→ Task statement:
Pick out each line in the material below that contains the string "wood" and copy those lines in full.

→ Record extracts:
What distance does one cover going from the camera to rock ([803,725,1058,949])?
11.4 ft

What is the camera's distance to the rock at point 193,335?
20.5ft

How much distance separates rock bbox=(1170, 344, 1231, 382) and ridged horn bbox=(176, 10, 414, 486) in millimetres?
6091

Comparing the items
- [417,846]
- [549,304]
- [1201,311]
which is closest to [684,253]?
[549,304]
==
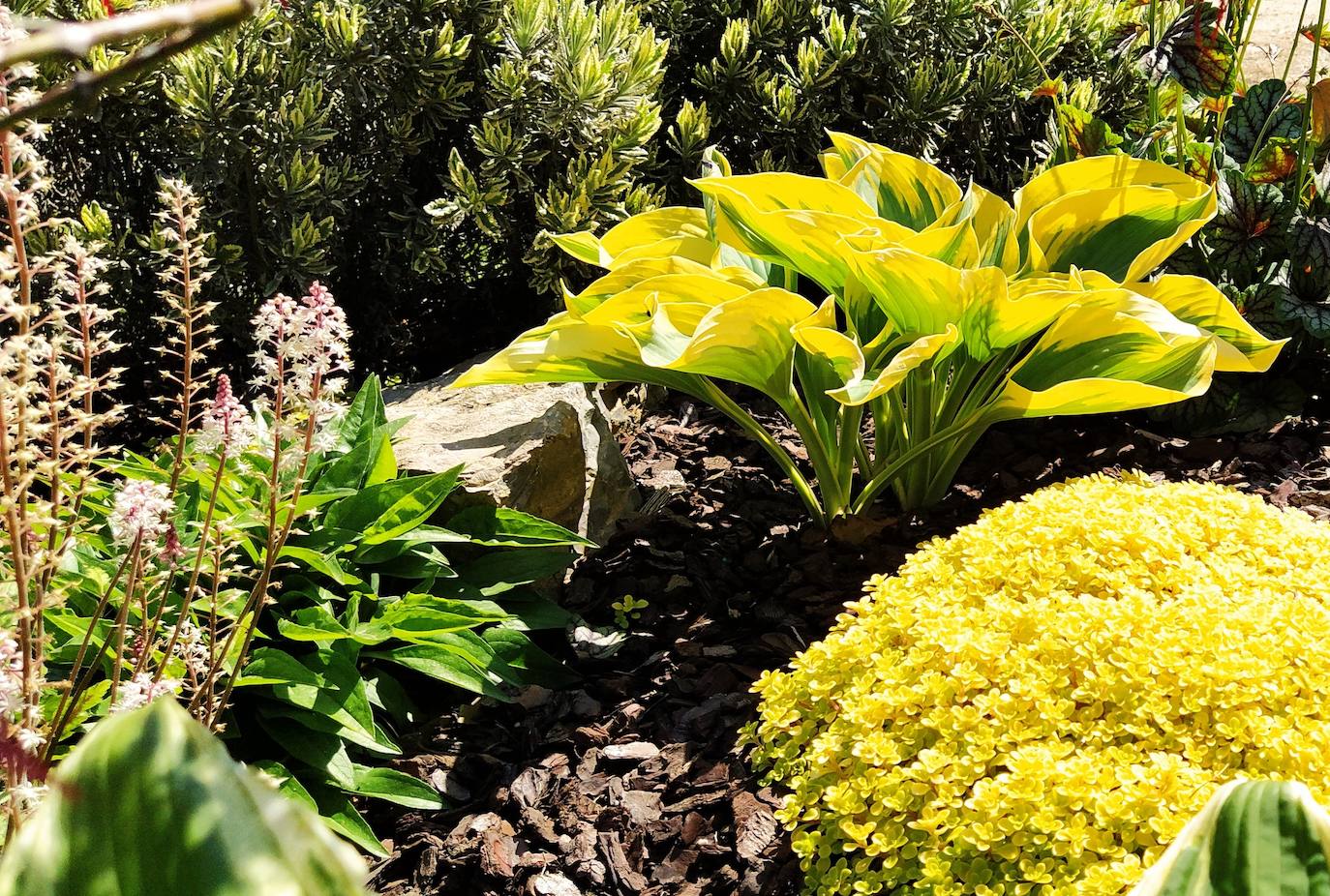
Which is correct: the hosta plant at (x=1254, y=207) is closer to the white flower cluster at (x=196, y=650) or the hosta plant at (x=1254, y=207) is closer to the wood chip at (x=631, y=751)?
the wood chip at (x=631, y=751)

→ Result of the task:
Which is correct: the hosta plant at (x=1254, y=207) is closer to the white flower cluster at (x=196, y=650) or the hosta plant at (x=1254, y=207) is closer to the wood chip at (x=631, y=751)?
the wood chip at (x=631, y=751)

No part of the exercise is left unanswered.